Ayah kelinci adalah pekerja keras yang ulet, dia dipanggil “Pak Rabit”. Ibu Rabit adalah Kelinci yang gemar sekali memasak, dia dermawan dan juga ramah. Dan anaknya si Rabit Kelinci yang gesit. Mereka sangat baik dan tidak sombong.
Suatu hari, saat Rabit berjalan-jalan disekitar rumahnya, dia bertemu Si Kusang yang sedang mengusili para Gajah yang sedang bekerja. Kusang adalah Musang yang sangat nakal, dia tidak suka melihat hewan lain bahagia.
“Hei Kusang, kenapa kamu merusak  tanaman milik mereka? Itu perbuatan yang tidak baik,” kata Rabit menasehati.
“Apa urusanmu? Sebaiknya kamu segera pergi saja dari sini!” cetus Kusang, jengkel.
“Saya tidak suka kalau kamu mengganggu mereka bekerja.”
“Dan saya tidak suka jika ada yang menghalangi pekerjaan saya!” kata Kusang mendorong Rabit, kemudian dia pergi.
Rabit bangkit dan segera menolong para Gajah yang kewalahan membersihkan bunga-bunga yang di rusak oleh Kusang.
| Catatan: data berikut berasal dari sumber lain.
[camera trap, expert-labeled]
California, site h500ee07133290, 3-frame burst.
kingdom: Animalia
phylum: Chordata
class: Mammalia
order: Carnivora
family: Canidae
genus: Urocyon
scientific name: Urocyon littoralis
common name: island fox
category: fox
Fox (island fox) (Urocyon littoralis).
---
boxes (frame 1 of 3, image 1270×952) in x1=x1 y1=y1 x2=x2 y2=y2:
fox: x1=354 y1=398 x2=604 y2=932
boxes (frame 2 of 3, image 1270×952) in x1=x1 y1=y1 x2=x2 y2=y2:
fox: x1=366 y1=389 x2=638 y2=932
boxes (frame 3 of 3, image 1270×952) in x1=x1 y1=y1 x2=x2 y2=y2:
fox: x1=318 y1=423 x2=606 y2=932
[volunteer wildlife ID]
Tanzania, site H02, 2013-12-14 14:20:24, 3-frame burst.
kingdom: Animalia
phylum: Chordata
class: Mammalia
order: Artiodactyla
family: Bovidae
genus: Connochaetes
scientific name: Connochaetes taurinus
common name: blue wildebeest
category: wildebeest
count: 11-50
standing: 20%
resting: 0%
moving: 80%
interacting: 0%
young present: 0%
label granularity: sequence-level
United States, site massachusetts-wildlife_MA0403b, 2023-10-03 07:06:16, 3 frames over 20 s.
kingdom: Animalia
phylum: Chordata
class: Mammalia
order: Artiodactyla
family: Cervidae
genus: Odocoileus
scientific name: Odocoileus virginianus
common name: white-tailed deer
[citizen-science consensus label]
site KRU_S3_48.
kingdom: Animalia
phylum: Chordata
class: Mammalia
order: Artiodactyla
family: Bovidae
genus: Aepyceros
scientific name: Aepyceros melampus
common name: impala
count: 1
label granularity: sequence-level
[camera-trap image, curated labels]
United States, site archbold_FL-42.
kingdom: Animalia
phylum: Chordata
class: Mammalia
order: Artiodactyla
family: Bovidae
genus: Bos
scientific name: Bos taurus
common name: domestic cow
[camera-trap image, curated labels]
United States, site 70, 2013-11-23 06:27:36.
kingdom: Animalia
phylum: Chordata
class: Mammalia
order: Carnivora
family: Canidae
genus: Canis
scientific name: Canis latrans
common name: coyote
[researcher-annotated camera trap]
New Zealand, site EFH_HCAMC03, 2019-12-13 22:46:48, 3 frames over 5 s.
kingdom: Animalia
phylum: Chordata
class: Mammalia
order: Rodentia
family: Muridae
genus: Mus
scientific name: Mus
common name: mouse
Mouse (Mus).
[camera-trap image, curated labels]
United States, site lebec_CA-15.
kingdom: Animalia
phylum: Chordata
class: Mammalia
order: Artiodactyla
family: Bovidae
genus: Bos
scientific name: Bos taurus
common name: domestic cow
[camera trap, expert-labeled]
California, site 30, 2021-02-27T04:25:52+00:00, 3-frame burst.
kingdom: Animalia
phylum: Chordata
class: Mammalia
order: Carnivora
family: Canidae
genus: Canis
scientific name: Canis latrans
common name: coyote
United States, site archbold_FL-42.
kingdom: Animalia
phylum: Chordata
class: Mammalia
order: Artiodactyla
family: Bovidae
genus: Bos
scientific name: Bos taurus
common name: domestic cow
Setelah membantu Gajah, Rabit kembali melompat dengan lincah. Di taman bermain, Rabit bertemu Cikcik Cam dan Sang Mus. Sang Mus adalah adik Kusang, berbeda dari kakaknya Sang Mus adalah Musang yang periang dan ramah. Sementara Cikcik Cam adalah burung camar yang ceroboh, dia berteman baik dengan Rabit dan Sang Mus.
“Cik cik cik, itu Rabit kan?” tanya Cikcik Cam pada Sang Mus.
“Iya,” kata Sang Mus membenarkan, “itu kenapa bajunya kotor sekali yah?”
“Rabiiit… Sini sini cik cik” Cikcik Cam memanggil Rabit dengan mengepak-ngepakkan sayapnya.
Rabit lalu menghampiri mereka, dengan wajah yang riang dan seolah tidak terjadi apa-apa.
“Hei, kalian sedang apa?” tanya Rabit penuh semangat.
“Kami sedang mencari buah-buahan Rabit” kata Cikcik Cam.
“ Baju kamu kenapa kotor begini?” tanya Sang Mus penasaran.
“Iya kenapa, sepertinya telah terjadi sesuatu” sambung Cikcik Cam yang juga penasaran pada Rabit.
“Ohh… umm… Tadi saya tersandung di akar pohon dan terjatuh,” kata Rabit sedikit berbohong untuk menjaga perasaan Sang M         us, “tapi tidak apa-apa, saya kan Kelinci yang hebat,” sambungnya lagi.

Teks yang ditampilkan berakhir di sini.